Cette fois-ci, il abandonne son rictus goguenard. Il se grandit, les épaules déjà carrées, la poitrine bombée, légèrement compressée par sa veste de survêtement trop petite et brûlée aux manches par des traces de clope. Investi, le gamin qui n’aime pas les histoires s’empare d’une légende qui l’a vu naître. Il parle des enculés de la cité du Sud, ces fils de chien, ces putes d’indignes qu’on hait depuis toujours. Il raconte à Hamadi les batailles des aînés, les années de guerre entre deux clans, les rivalités entre ceux de là-bas et ceux d’ici. Sans le savoir, il porte en lui la colère des lieux où il a grandi, celle qui attriste les mères et survit dans les parties communes des immeubles, la colère de la rage et de la cogne. Il en parle avec excitation car dans la guerre il y a l’autre, un divertissement qui lui permet d’oublier un temps l’ennui et la neige des mégots de son appartement. Il confie que la plus grosse rixe de l’année est prévue pour bientôt, à soixante de chaque côté, et que sa bande devra être devant. La Fraternité doit étendre le drapeau des braves. Personne ne dit rien. Arthur fixe Hamadi, marque une pause. Lentement, il lui explique que pour appartenir à la Fraternité, il devra être celui qui mènera l’assaut lors du prochain combat. Hamadi accepte l’épreuve en hochant la tête, porté par un enthousiasme qu’il ne contrôle pas. Arthur parvient à cacher sa surprise et à étouffer l’estime qu’il sent naître pour la nouvelle recrue en poursuivant : « Tu vas te battre, et tu vas te battre comme un homme. Sans arme. Sans pied-de-biche, sans branche, sans bouteille. Pleure et tu dégages. Parle et tu dégages. Regrette et je te bute. » Hamadi acquiesce encore, et autour de lui la Fraternité se détend et se remet à parler. Heureux, ivres de leurs facéties faussement militaires, ils repartent en plaisanteries. Arthur les rejoint dans leur liesse après un instant de recul – le temps qu’il lui faut pour parcourir la distance qui le sépare des autres. De l’enfance, il est déjà loin, comme de l’innocence. Hamadi croise son regard, devine une tristesse, va pour parler, mais Georges lui prend l’épaule pour l’arrêter. Il lui racontera plus tard l’histoire d’Arthur, mais pour l’instant, il le fait taire. Georges protège Hamadi pour la première fois.

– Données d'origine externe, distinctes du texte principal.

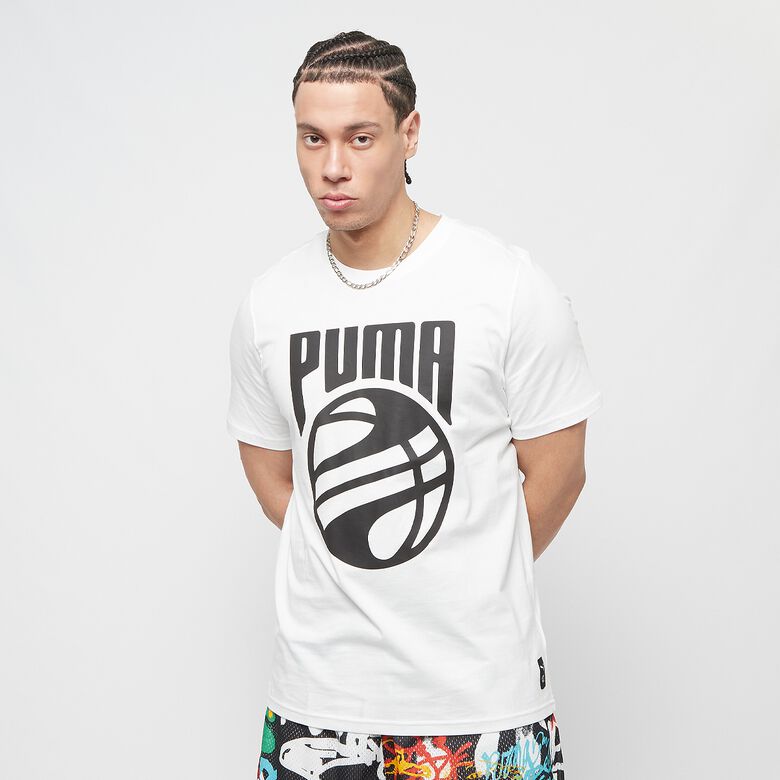 Puma white T-Shirts online at SNIPES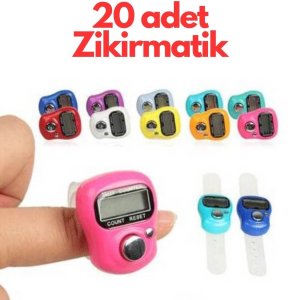 Yüzük Zikir Matik ( 20 Adet )
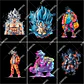 + De 100 Artes Goku Dragon Ball PNG para Camisetas  | DTF, Sublimação e Silk - Thumbnail 2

Dans la Fraternité, les mots de haine s’articulent pour donner à ses membres le sentiment d’exister. Ce soir-là, Hamadi accepte la tendresse de Marie et va même s’installer nonchalamment à côté de son père, rentré de son nouveau travail. Suite à sa formation, il a accepté plus tôt dans la semaine un job d’assistant de vie. Gazé par la fatigue, il s’échoue dans les entrailles du canapé sous le regard confiant de son fils. Hamadi ose l’approcher parce qu’il s’aime plus, parce qu’il est heureux d’appartenir enfin à quelque chose. Parce que sans être exactement ce que son père voulait, il a presque trouvé une place, une nouvelle chance. Cet affrontement prochain, cette bataille qu’on lui a promise, il la mènera aussi pour son père.